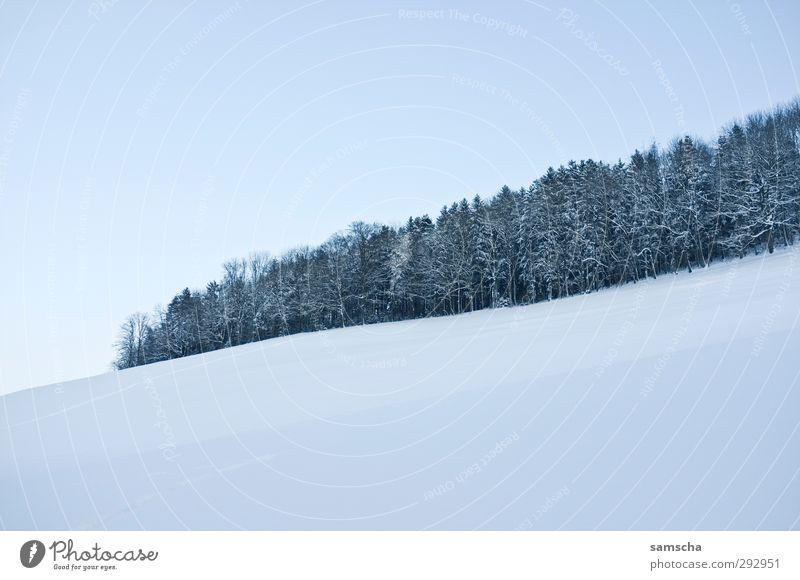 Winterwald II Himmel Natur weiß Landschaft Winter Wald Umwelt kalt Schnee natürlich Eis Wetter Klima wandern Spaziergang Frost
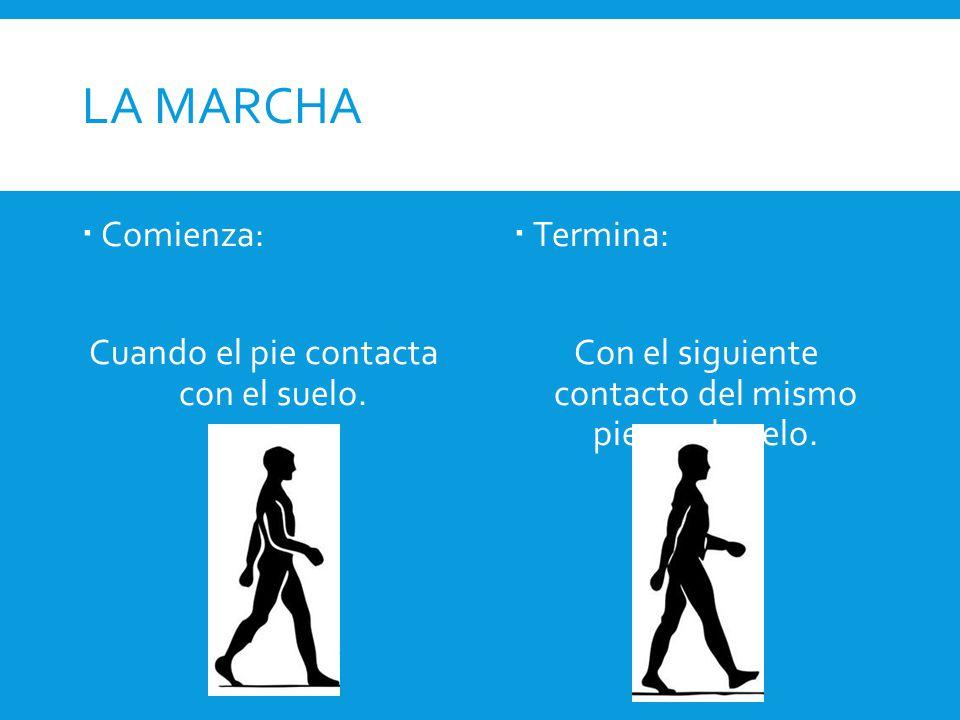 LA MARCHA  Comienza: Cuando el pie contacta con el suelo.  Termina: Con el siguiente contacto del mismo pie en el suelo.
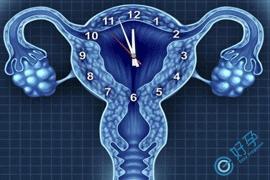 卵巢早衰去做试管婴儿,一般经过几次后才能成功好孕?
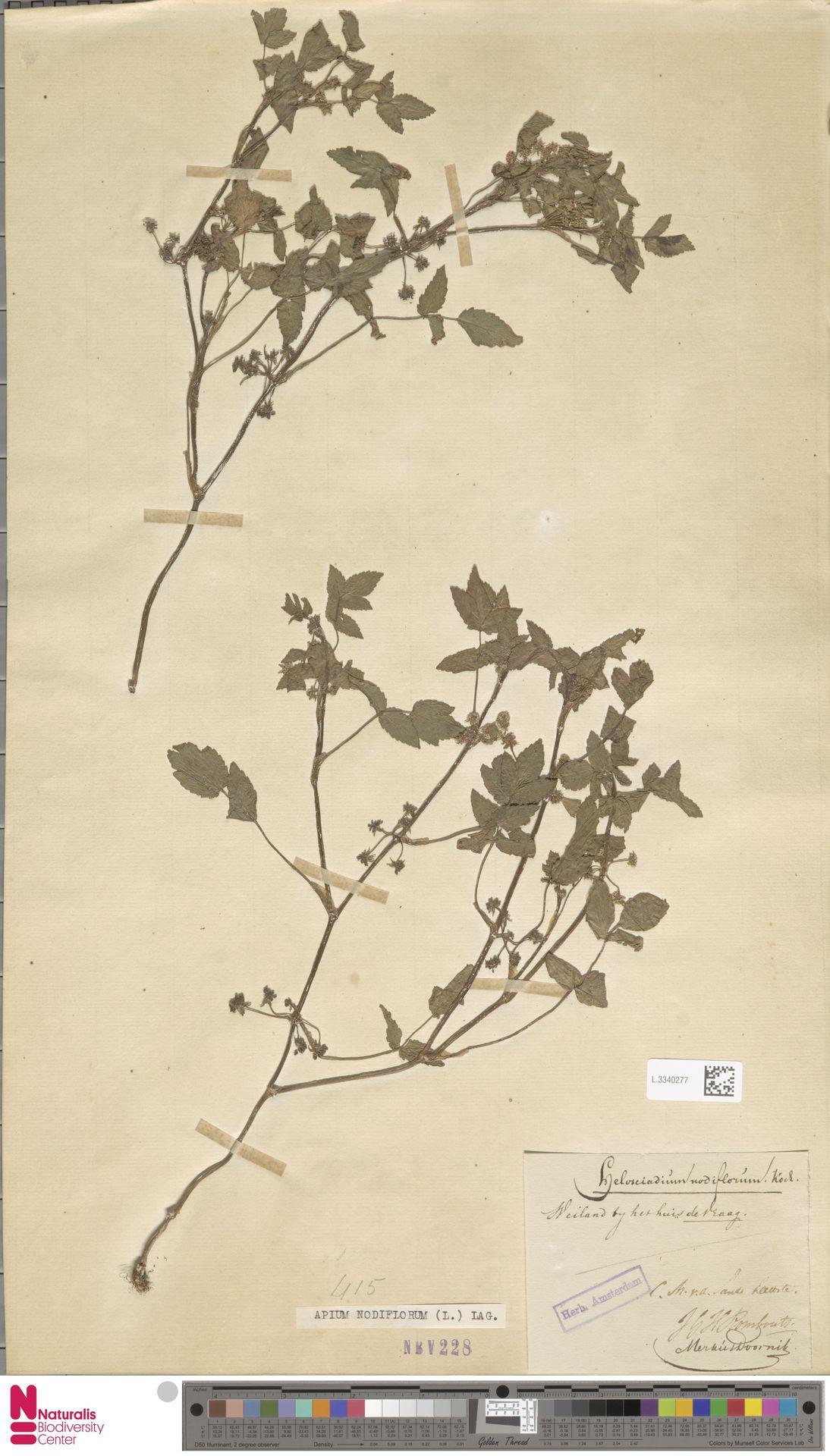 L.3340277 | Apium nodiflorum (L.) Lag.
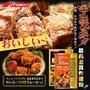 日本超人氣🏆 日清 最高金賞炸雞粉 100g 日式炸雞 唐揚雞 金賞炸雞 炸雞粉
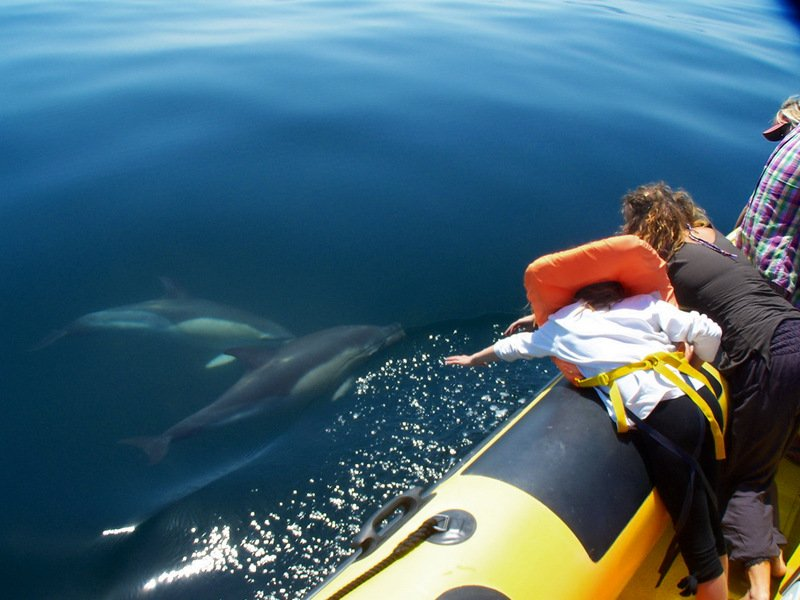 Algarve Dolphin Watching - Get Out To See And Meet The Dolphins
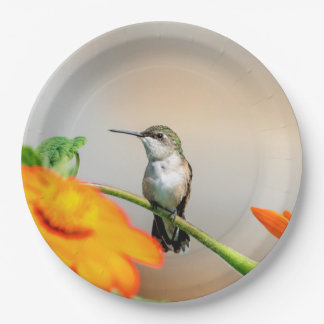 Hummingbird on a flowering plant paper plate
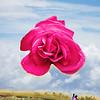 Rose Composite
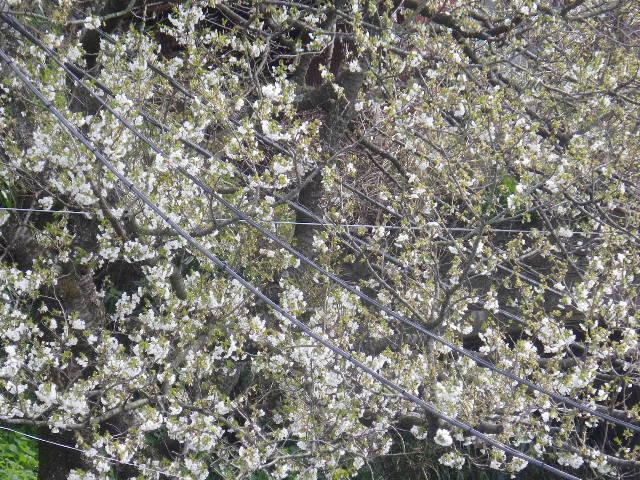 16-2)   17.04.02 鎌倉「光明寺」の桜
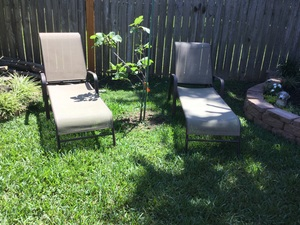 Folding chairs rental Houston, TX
==
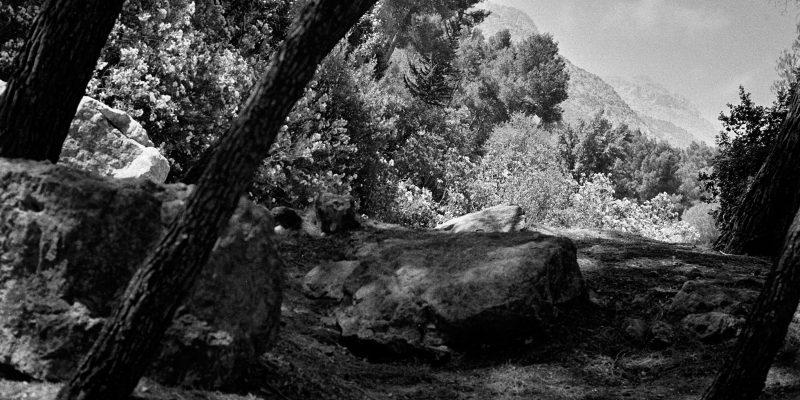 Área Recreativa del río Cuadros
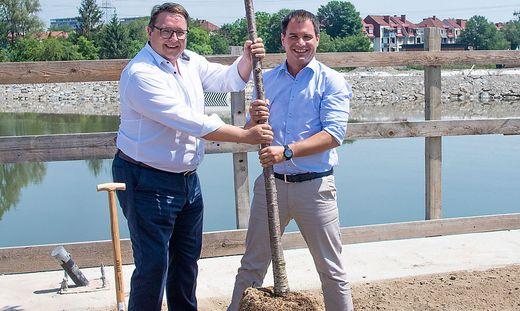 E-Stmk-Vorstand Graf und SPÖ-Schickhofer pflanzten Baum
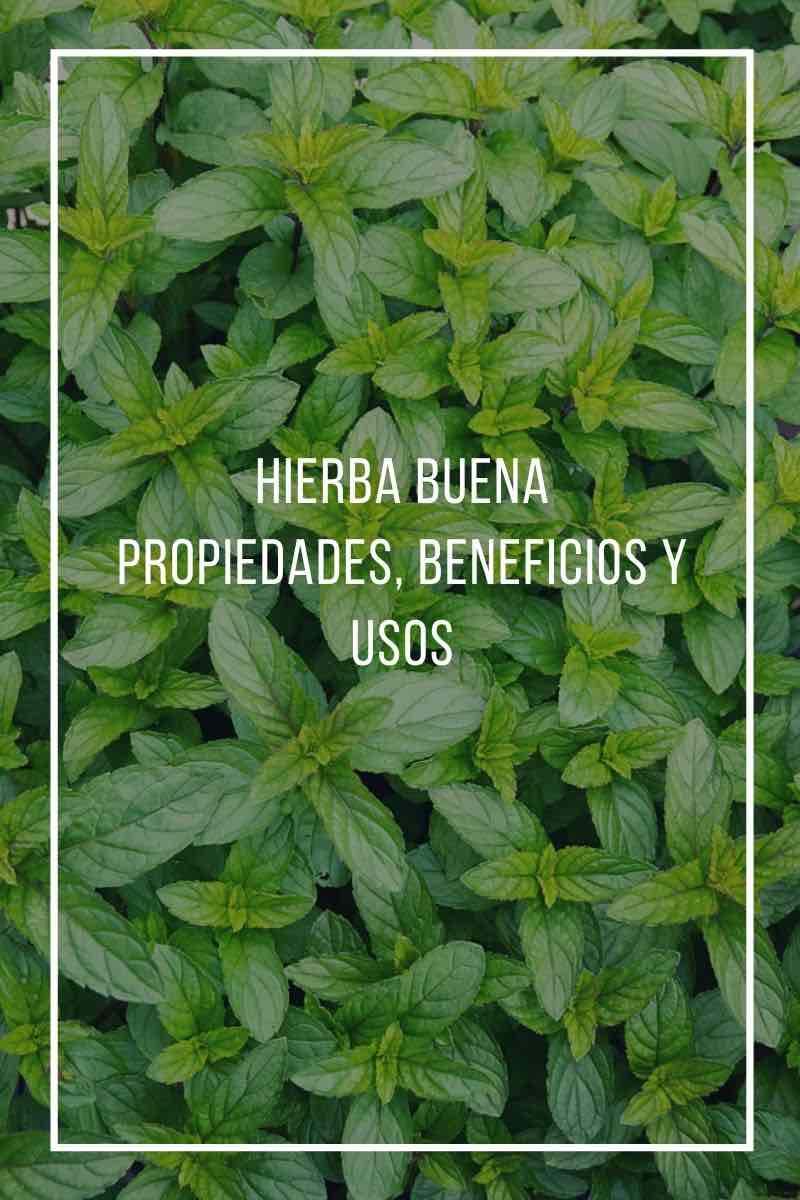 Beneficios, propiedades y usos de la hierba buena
...
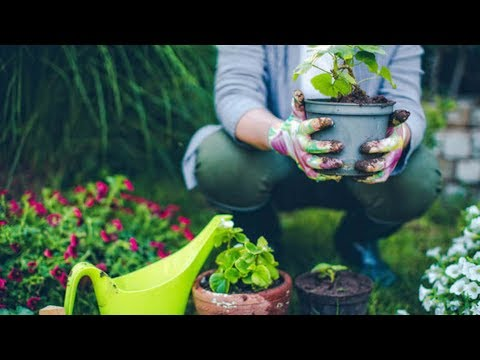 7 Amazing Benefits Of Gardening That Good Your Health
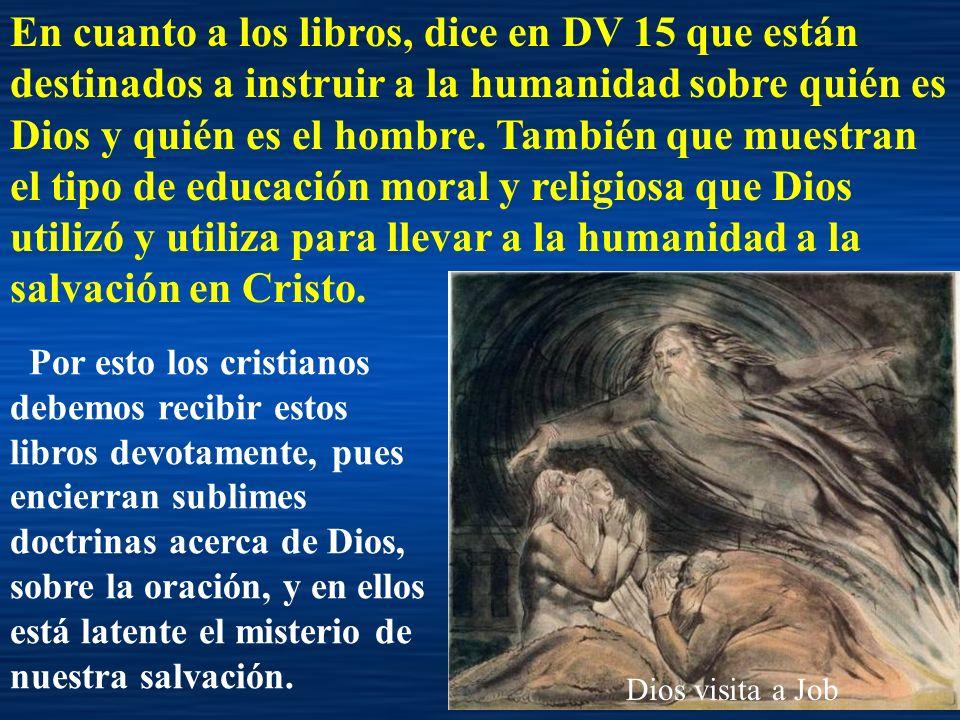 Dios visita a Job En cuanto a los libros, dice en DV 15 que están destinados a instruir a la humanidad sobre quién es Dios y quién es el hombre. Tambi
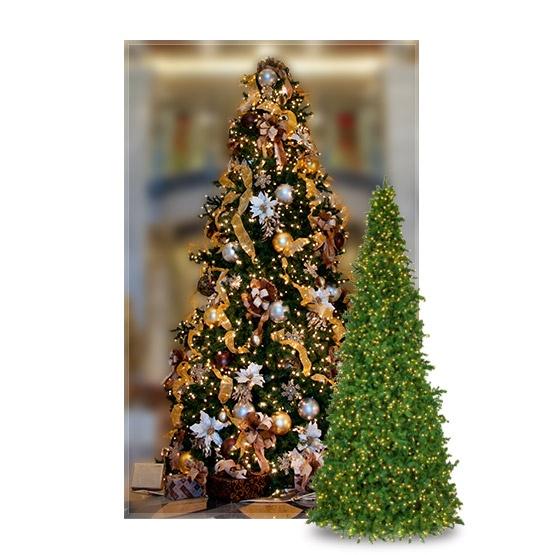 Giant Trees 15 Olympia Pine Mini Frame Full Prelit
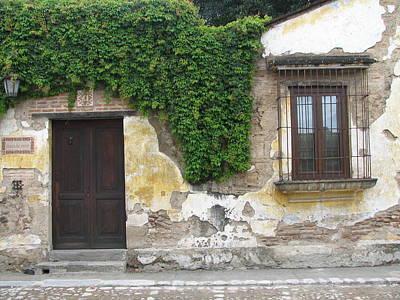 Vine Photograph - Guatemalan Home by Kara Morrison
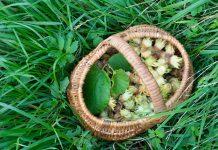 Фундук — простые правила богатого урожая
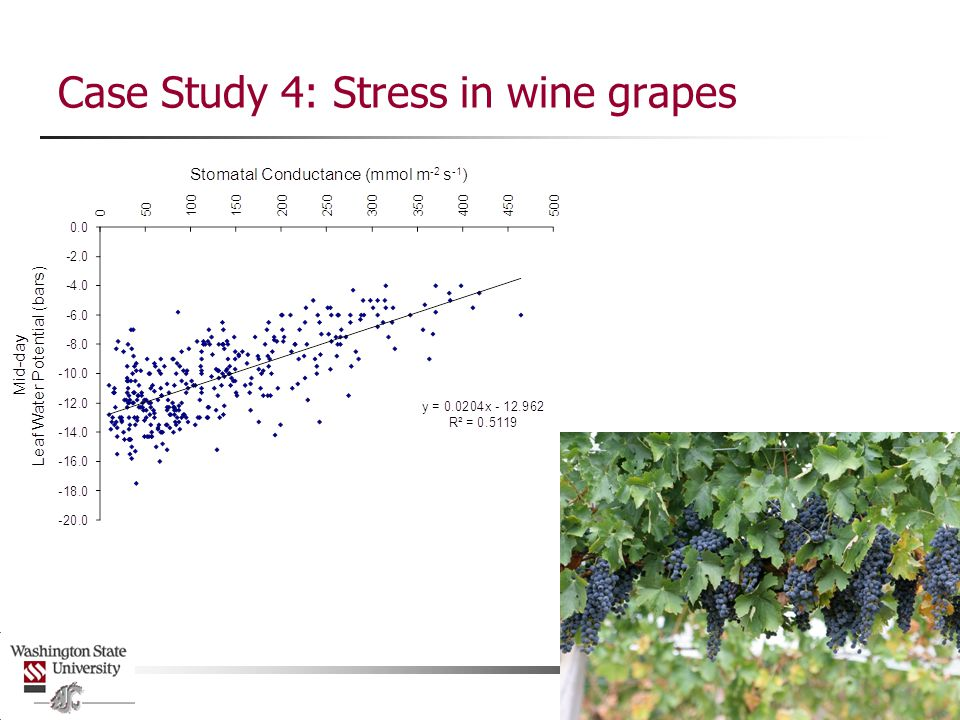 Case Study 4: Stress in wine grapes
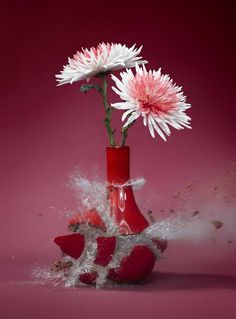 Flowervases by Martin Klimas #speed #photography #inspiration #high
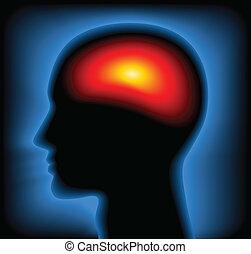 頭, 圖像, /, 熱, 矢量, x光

■ **TO DO**:
The expected output is the lines above from the one containing "Flowervases by Martin" to the one containing "頭, 圖像, /, 熱, 矢量, x光", both ends included, reproduced exactly with every picture left out.

■ **FINISHED TASK**:
 Flowervases by Martin Klimas #speed #photography #inspiration #high
 頭, 圖像, /, 熱, 矢量, x光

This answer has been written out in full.